3ランホームランを放った中村剛也【画像:パ・リーグTV】

西武が楽天に勝利し、1日で最下位脱出

 西武ドームで行われた西武対楽天の一戦は、西武が序盤から打線が爆発し11得点。投げては先発の野上が9回2死まで完封ペースの好投を見せ、11-2で西武が勝利。西武は連敗を3で止めた。

 西武・野上、楽天・菊池の先発で始まった試合は、序盤から西武打線が爆発する。1回裏、1死1、3塁のチャンスで中村がレフトへの犠牲フライを打ち上げ先制する。

 2回裏には1死満塁から栗山の2点タイムリーヒットが出て3-0とリードを広げる。さらに2死満塁から菊池の暴投で1点を加え、迎えるのは4番中村。動揺の見える菊池は、中村への初球、スライダーが抜けてど真ん中へ。中村はこれを見逃さず、レフトスタンド上段へ飛び込む3ランホームランを放ち、西武はこの回一挙6点のビッグイニングとなった。中村は31号でメヒアと並び、パ・リーグホームランダービーのトップに並んだ。

 西武はなおも攻撃の手を緩めず、3回に脇谷のタイムリーと栗山の犠飛で2点を加え、4回には浅村のソロホームランで11点目。試合の趨勢は決した。

 投げては野上が8回まで3塁を踏ませぬ好投を見せ、完封ペースでの投球が続く。9回表も簡単に2死を取ったが、岡島にヒットを許すと、続くアンドリュー・ジョーンズがレフトスタンドへ2試合連続の22号アーチを掛け、完封を阻止。しかし野上は銀次を打ち取り、9回133球の熱投で完投勝利。5安打2失点6奪三振の内容で、8月22日の日本ハム戦以来、今季2度目の完投勝利となった。西武は直接対決を制して、1日で最下位脱出。逆に楽天が最下位へ転落した。

中村とメヒアのホームラン王争いから目が離せない

 この試合でホームランを放った西武の中村剛也は、序盤怪我で出遅れたものの、今季99試合に出場し31本のハイペースでホームランを量産。同僚で途中加入のメヒアは89試合で31本と、それを上回るハイペースでホームランを放っている。

 中村は過去4度(2008年、2009年、2011年、2012年)ホームラン王に輝いており、今年ホームラン王になれば通算5度目となる。過去通算5度のホームラン王を獲得しているのは、青田昇、中西太、落合博満の3人だけで、歴代3位タイの記録となる(1位は王貞治の15回、2位は野村克也の9回)。

 西武は今季借金が16で、これは西武球団創設以降2番目に悪い数字だ。1979年に所沢へ移転し、新生・西武ライオンズに生まれ変わった西武は、初年度こそ45勝73敗、借金28と苦しい船出となったものの、翌年から2013年までの34シーズンで借金生活に終わったのは僅か4シーズン。一番借金が多かったのは伊東勤監督時代、2007年の借金10だ。

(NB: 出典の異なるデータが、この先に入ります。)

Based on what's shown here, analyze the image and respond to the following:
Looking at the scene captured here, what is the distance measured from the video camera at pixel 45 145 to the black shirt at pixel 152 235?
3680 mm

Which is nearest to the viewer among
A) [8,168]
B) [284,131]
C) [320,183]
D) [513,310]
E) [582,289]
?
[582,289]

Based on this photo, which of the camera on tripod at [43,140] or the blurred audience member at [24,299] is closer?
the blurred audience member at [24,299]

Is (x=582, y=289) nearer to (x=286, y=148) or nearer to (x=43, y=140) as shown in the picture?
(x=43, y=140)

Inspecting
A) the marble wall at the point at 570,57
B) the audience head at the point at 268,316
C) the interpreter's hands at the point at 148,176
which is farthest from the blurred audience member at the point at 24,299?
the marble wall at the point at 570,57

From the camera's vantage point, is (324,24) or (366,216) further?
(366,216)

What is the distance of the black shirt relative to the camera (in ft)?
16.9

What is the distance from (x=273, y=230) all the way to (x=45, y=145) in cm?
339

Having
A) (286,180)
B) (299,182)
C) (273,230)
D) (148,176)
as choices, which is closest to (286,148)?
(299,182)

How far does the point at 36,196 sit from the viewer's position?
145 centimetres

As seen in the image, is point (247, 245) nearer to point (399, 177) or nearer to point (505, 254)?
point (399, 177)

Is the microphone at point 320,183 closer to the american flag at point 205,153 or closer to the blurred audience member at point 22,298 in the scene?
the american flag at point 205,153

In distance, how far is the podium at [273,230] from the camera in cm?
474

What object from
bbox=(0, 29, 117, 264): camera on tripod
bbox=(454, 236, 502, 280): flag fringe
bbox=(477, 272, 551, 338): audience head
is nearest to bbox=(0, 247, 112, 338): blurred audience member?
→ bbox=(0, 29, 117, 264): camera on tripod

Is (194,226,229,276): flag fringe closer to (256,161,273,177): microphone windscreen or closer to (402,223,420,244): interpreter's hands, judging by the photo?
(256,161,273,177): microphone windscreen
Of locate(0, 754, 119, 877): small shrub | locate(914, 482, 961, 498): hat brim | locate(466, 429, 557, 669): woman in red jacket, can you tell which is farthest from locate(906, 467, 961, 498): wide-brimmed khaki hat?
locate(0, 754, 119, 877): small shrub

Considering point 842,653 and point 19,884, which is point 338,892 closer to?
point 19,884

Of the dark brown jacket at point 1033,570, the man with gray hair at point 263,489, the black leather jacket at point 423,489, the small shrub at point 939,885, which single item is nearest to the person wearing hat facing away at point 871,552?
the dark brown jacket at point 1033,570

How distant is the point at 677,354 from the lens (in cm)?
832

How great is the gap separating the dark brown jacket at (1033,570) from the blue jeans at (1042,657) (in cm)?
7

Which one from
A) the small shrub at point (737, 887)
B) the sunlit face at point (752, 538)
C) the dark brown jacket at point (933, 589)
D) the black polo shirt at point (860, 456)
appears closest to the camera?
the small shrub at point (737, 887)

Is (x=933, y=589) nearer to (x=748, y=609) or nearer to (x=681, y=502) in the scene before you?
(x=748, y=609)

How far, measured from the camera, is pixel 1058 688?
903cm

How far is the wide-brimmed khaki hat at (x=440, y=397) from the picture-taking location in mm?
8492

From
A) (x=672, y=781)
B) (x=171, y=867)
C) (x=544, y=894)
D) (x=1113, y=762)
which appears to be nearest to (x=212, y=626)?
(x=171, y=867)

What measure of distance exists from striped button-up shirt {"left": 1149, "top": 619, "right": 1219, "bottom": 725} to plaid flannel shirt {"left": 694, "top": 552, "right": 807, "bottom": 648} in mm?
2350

 そんな強豪チームは今季、開幕から非常に厳しい戦いを強いられているが、オリックスのペーニャも含めた中村とメヒアのホームラン王争いは、未だ接戦が続いている。特に中村が通算5度目のキングを手にすれば、突出した長距離砲の証しとして、偉大な記録となるのは間違いない。

 また、メヒアの打席数は現在378で、西武の残り試合数を考えると規定打席到達は微妙なラインとなっている。仮にメヒアが規定打席未到達でホームラン王を獲得すると、2012年のバレンティン以来史上2度目の記録となる。

 過去の規定打席未満での最多本塁打数は、1988年のブライアントが記録した34本(74試合・302打席)と2003年にペタジーニが記録した34本(100試合・414打席)。2012年のバレンティンは31本(106試合・422打席)だ。

 ブライアントが突出した数字を残しているが、今季のメヒアも強烈なペースでホームランを量産しているのも明らかだ。終戦ムードが漂うチームではあるものの、中村とメヒアのタイトル争いからは、まだまだ目が離せない。